The pipeline of new drugs to fight superbugs remains “worryingly thin” and has shrunk by 35% in the last five years, experts have said, predicting the annual number of deaths linked to drug-resistant infections globally will double to 8 million by 2050.
The number of antimicrobial projects from large pharma companies has shrunk by 35% over the past five years, from 92 to 60 medicines in development, according to a report from the Access to Medicine Foundation (AMF), a Netherlands-based non-profit group, backed by the Wellcome Trust. Only five medicines are in development for children under five, who are more vulnerable to infections.
“Overall, the research and development pipeline remains worryingly thin, and industry investment has lost momentum,” said Jayasree K Iyer, the foundation’s chief executive. She described drug resistance as the biggest single threat to healthcare worldwide.
More than 1 million people die each year directly from drug-resistant infections but they contribute to 4 million deaths worldwide a year. Both figures are forecast to double by 2050 – to nearly 2 million and more than 8 million respectively.
Ara Darzi, a cancer surgeon who led an investigation into the NHS in 2024 and is executive chair of the Fleming Initiative to tackle antimicrobial resistance, said pharmaceutical companies had a “moral responsibility in underwriting the risk”, noting that infection was the second-biggest killer of cancer patients.
New therapies mean cancer can be fought, “but then sadly patients succumb to an infection that was treatable a decade ago”, Lord Darzi said at the launch of the AMF report, adding: “You don’t win a game if you have three good strikers and your defence is weak.”
The Fleming Initiative – named after the Scottish physician Alexander Fleming who discovered penicillin in London almost 100 years ago – is predicting up to 10 million deaths from drug-resistant infections by 2050.
The UK’s GSK is leading the way in antimicrobial research with 30 projects and is one of just three big pharma companies that continue to invest in this area, the report found.
The other two big players are Japan’s Shionogi and Otsuka, while the US drugmaker Pfizer, which was joint first with GSK in 2021, has fallen back.
Claudia Martínez, AMF’s director of research, said: “We don’t have enough research going into antimicrobials to outpace resistance.”
Britain’s biggest pharmaceutical company, AstraZeneca, is not included in the ranking because it does not have an antibiotic portfolio, as infectious diseases has never been its focus.

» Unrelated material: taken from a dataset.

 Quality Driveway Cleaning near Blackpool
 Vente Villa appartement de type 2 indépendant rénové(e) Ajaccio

The report assesses the efforts of 25 companies, including seven large research-based firms, 10 generic medicine manufacturers and eight smaller drug developers, or biotechs.

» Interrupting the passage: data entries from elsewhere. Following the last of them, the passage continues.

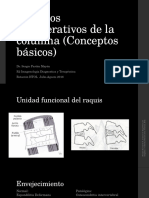 Cambios Degenerativos COLUMNA Final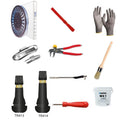 Pack indispensable du Pneumaticien 1816 pièces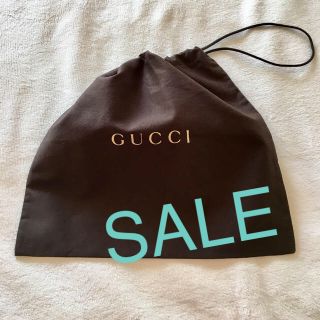 グッチ(Gucci)のGUCCI布袋(その他)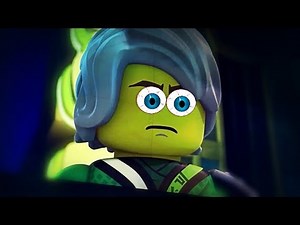 Ninjago Parody - Sons of Garmadon!
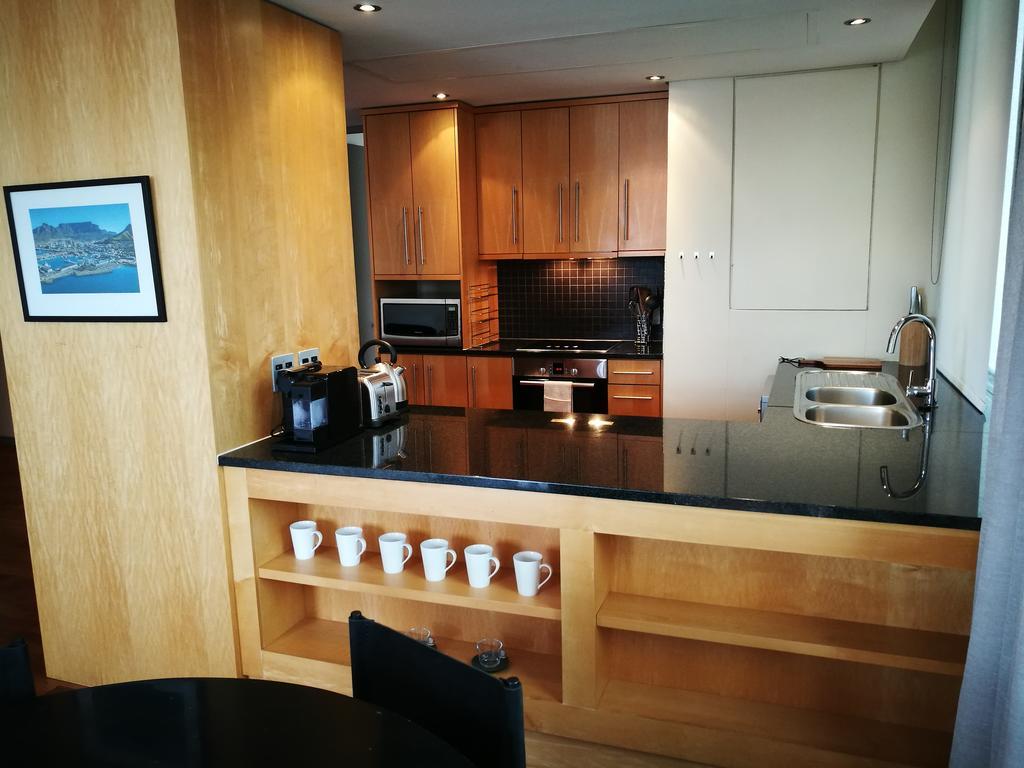 Cape Town Cartwrights Apartments Room photo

Iyer said three recently approved antibiotics and seven other promising medicines in late-stage development showed “it is possible to tilt the battle against superbugs in humanity’s favour”.
In December, the US health regulator approved the Californian biotech Innoviva’s oral antibiotic Nuzolvence to treat gonorrhea, as well as GSK’s Blujepa for uncomplicated urinary tract infections and urogenital gonorrhea. They are the first antibiotics developed to treat these diseases in decades.
People in low- and middle-income countries, where infectious diseases hit hardest, are most vulnerable to drug-resistant superbugs. “There is no time to lose,” Iyer said. Restricting overuse of antibiotics, including in food production, and managing antibiotic waste responsibly were also important.
Hospitals across the world have recorded an alarming rise in common infections that are resistant to antibiotics. One in six laboratory-confirmed bacterial infections were resistant to antibiotic treatments in 2023, with more than 40% of antibiotics losing potency against common blood, gut, urinary tract and sexually transmitted infections between 2018 and 2023, according to the World Health Organization.
John-Arne Røttingen, the chief executive of the Wellcome Trust, said the lack of effective antibiotics was a “big challenge for society”. As the market for new antibiotics is not lucrative for many pharma companies, the European Commission wants to introduce transferable exclusivity vouchers to grant antimicrobial drug developers an extra 12 months of data protection.
Røttingen also said the NHS’s subscription model for antibiotics, giving drugmakers a guaranteed revenue stream, should be adopted by other high-income countries.